§ Extracted text:
Abstract
This thesis addresses selected aspects of cluster analysis, mainly for microarray data, that include: distance measures for clustering, measures for clustering comparison, estimation of the number of clusters and generation of multiple clustering solutions for a given data set.
The primary contribution of this thesis is a comprehensive investigation of the class of information theoretic measures for clustering comparison. These measures are widely employed in the clustering literature, but their applications have been somewhat scattered in our observation. As clustering comparison plays a very important role in contemporary clustering research, our work provides insight on how to choose a suitable measure to suit particular needs. We propose the Normalized Information Distance, a normalized, true metric on the space of clusterings, as a general clustering comparison measure, and the Adjusted Mutual Information, a corrected-for-chance version of the popular Normalized Mutual Information, as a measure for data with few data items relative to the number of clusters, such as in the problem of microarray sample clustering. We then demonstrate the usefulness of the proposed measures in estimating the number of clusters in microarray data via a novel index that we have developed, namely the Consensus Index, which assesses the stability of the clustering structure obtained with regard to each candidate number of clusters.
Additionally, this thesis provides the theoretical and empirical justification for using the information theoretic based Kullback-Leibler divergence for microarray data clustering, complementing previous research that showed interesting connections between the KL divergence and biological phenomena. This was accomplished by comparing the KL divergence to the more popular normalized squared Euclidean distance, within the frameworks of Bregman clustering and GlobalRSC, a novel shared-neighbor similarity clustering formulation that we develop. We also present minCEntropy, a novel information theoretic clustering formulation for discovering alternative clusterings of a given data set, which performs competitively with existing methods for alternative clustering for a variety of different data sets.

§ Data:
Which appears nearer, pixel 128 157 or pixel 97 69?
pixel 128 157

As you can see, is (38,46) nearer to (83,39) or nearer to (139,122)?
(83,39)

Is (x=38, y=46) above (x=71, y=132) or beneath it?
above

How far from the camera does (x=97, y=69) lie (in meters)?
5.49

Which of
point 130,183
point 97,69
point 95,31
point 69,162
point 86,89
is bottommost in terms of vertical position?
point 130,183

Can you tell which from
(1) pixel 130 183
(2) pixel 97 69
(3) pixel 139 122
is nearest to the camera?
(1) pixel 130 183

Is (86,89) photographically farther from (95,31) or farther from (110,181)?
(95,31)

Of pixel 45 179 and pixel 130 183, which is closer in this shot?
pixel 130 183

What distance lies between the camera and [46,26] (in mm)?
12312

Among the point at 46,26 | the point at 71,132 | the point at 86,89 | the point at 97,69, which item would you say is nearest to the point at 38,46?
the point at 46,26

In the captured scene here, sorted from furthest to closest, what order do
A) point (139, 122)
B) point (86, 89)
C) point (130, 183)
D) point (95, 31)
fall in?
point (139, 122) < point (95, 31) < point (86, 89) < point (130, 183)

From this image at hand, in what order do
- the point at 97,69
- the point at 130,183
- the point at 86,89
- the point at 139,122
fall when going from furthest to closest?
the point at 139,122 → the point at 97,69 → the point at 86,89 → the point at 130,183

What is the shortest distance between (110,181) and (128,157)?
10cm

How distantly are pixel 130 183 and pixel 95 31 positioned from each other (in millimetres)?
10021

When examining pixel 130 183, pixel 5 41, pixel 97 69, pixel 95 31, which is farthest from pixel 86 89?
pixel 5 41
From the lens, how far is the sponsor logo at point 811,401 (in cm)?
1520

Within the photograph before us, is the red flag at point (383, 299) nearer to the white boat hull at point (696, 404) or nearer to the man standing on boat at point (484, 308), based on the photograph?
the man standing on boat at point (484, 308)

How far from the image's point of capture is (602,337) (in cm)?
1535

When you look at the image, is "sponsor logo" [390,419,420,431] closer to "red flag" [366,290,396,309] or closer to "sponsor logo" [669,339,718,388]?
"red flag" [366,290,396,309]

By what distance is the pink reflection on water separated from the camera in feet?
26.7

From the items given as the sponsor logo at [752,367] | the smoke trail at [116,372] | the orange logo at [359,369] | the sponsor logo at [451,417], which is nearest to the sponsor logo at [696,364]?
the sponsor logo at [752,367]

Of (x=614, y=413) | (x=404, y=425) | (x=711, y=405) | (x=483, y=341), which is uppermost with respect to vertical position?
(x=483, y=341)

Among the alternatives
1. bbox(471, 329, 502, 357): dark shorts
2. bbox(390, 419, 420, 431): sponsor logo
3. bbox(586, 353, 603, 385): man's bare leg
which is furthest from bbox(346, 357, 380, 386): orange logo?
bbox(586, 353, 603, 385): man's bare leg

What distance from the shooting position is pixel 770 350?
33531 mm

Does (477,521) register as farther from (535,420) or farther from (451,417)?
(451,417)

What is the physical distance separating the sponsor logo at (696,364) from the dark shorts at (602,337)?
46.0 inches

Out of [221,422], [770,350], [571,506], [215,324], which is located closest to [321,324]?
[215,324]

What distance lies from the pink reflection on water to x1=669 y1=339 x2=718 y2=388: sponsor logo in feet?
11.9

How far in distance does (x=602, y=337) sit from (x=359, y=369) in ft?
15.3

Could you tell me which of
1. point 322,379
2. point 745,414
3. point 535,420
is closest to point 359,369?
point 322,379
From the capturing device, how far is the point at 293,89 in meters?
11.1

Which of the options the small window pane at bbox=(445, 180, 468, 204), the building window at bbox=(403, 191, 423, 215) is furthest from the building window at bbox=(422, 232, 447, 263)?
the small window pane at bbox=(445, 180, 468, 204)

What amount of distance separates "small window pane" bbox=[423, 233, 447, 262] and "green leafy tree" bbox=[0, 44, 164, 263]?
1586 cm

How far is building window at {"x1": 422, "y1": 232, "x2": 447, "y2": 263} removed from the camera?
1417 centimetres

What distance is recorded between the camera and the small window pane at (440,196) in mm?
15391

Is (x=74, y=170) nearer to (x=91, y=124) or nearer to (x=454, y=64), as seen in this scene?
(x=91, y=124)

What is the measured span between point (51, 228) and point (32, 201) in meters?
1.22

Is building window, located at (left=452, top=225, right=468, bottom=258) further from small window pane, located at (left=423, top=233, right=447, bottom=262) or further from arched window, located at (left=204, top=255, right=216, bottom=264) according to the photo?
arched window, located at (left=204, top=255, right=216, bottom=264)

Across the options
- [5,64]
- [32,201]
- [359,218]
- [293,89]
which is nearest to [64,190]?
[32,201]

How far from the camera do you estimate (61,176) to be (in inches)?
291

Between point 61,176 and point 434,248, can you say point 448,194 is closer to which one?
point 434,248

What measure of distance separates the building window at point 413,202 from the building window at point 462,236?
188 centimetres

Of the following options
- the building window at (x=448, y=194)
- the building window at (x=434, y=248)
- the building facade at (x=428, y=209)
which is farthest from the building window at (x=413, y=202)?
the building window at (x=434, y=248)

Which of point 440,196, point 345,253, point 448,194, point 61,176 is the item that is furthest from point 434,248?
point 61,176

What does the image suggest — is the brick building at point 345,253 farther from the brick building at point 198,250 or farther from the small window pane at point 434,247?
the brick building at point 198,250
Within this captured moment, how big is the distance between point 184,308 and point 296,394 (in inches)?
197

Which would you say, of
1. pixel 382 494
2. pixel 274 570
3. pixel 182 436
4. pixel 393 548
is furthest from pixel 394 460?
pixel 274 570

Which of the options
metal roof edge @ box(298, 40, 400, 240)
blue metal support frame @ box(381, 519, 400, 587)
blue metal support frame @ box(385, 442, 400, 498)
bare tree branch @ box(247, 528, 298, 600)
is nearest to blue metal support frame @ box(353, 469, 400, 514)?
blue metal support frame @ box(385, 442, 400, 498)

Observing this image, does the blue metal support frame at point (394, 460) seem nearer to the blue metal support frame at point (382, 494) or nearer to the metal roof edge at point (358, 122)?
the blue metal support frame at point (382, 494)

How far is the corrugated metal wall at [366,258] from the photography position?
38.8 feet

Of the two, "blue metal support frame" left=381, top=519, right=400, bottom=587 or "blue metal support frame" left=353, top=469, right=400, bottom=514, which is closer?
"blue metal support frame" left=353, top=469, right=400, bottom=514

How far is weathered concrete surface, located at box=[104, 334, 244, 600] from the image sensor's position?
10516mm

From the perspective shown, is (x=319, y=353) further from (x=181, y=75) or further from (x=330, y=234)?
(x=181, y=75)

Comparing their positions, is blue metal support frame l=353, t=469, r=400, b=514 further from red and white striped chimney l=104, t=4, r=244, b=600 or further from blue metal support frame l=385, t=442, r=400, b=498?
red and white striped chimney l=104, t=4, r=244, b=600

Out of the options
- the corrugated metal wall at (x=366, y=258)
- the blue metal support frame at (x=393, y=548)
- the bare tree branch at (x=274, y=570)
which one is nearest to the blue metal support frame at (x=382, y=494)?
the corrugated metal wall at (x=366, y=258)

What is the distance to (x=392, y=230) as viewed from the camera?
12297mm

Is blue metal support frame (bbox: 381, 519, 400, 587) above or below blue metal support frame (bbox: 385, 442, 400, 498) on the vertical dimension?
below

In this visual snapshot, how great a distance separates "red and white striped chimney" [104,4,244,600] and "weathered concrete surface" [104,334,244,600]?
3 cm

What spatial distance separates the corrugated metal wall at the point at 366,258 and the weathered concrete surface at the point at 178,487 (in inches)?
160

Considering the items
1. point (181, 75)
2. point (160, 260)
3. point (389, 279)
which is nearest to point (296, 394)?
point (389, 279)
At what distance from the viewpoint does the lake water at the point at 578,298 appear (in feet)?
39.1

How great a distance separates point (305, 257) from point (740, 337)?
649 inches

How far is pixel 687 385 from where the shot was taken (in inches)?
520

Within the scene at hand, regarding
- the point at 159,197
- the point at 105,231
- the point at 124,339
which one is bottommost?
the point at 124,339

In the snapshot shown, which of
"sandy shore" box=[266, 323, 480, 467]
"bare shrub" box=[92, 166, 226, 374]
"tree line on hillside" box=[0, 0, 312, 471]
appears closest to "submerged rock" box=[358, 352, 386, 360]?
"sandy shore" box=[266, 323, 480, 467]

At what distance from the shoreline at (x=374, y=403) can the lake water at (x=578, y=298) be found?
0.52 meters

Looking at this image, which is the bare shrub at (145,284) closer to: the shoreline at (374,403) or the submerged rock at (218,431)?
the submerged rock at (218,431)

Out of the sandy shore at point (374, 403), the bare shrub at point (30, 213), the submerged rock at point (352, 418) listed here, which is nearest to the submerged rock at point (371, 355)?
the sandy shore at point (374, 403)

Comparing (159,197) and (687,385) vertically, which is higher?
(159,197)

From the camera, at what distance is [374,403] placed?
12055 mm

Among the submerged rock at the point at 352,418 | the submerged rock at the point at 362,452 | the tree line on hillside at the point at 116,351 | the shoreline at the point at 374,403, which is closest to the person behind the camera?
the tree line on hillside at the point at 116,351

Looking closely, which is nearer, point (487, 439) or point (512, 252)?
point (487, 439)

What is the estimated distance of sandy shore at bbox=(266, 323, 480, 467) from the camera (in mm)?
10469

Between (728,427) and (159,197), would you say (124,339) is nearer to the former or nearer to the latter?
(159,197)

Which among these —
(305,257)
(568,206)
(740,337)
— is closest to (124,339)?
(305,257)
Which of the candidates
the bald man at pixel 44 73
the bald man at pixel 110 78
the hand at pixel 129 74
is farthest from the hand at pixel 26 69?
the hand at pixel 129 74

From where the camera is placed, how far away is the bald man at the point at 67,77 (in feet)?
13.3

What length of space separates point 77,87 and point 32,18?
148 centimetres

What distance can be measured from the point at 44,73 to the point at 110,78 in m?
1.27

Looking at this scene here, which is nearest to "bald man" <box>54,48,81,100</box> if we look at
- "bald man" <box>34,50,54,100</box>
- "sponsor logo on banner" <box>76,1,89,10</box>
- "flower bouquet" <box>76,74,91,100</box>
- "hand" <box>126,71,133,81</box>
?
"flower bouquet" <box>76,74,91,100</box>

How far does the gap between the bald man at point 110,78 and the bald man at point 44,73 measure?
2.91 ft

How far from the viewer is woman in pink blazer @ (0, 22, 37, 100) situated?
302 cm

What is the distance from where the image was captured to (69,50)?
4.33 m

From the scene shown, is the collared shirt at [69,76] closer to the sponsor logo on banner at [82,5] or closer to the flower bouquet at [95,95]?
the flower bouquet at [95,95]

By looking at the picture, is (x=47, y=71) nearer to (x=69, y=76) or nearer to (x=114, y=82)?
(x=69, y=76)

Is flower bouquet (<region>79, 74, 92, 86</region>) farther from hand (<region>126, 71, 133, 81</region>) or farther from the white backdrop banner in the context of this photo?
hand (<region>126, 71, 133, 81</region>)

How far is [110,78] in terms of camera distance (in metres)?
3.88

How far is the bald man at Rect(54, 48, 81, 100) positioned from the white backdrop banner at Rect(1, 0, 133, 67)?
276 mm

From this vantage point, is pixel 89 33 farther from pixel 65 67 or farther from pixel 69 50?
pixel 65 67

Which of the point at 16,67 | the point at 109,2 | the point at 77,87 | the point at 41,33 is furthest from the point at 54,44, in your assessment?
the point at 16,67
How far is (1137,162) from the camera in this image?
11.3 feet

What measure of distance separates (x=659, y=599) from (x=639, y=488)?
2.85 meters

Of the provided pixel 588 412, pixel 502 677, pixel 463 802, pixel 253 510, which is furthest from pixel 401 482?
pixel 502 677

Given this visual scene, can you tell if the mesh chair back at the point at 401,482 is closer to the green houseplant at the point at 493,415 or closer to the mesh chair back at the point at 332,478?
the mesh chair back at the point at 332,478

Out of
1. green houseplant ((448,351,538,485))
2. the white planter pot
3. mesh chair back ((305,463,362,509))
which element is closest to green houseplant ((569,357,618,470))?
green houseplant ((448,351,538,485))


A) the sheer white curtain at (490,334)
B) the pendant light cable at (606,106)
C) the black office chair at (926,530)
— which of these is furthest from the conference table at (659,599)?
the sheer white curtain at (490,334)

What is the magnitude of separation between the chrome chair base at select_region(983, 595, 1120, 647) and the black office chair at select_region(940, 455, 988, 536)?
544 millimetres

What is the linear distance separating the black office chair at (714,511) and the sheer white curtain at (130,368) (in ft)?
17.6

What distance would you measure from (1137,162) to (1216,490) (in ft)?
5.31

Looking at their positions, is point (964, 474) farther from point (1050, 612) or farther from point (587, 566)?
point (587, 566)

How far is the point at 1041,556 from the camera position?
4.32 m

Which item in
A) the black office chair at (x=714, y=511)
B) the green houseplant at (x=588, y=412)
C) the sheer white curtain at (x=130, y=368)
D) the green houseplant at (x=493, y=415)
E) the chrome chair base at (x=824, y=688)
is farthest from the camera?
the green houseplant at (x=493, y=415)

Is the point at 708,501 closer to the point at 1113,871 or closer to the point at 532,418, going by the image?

§ Task requirements:
• A. In the thesis abstract, list the aspects of cluster analysis that the thesis says it addresses.
• B. Reproduce the part of the thesis abstract that opens with the words containing "Additionally, this thesis" and closes with "different data sets.", renaming "KL divergence" to "Kullback-Leibler divergence" at each occurrence.
• C. Decide whether each statement agrees with the thesis abstract. Answer yes or no for each, and quote the words of the abstract that settle it.
(i) The Normalized Information Distance is a corrected-for-chance version of the Normalized Mutual Information.
(ii) The KL divergence is compared to the normalized squared Euclidean distance within the frameworks of Bregman clustering and GlobalRSC.
(iii) The Adjusted Mutual Information is proposed for data with few data items relative to the number of clusters.

§ Solutions by task:
• A.
- distance measures for clustering
- measures for clustering comparison
- estimation of the number of clusters
- generation of multiple clustering solutions for a given data set

• B.
Additionally, this thesis provides the theoretical and empirical justification for using the information theoretic based Kullback-Leibler divergence for microarray data clustering, complementing previous research that showed interesting connections between the Kullback-Leibler divergence and biological phenomena. This was accomplished by comparing the Kullback-Leibler divergence to the more popular normalized squared Euclidean distance, within the frameworks of Bregman clustering and GlobalRSC, a novel shared-neighbor similarity clustering formulation that we develop. We also present minCEntropy, a novel information theoretic clustering formulation for discovering alternative clusterings of a given data set, which performs competitively with existing methods for alternative clustering for a variety of different data sets.

• C.
(i) No: "the Adjusted Mutual Information, a corrected-for-chance version of the popular Normalized Mutual Information"
(ii) Yes: "comparing the KL divergence to the more popular normalized squared Euclidean distance, within the frameworks of Bregman clustering and GlobalRSC"
(iii) Yes: "as a measure for data with few data items relative to the number of clusters"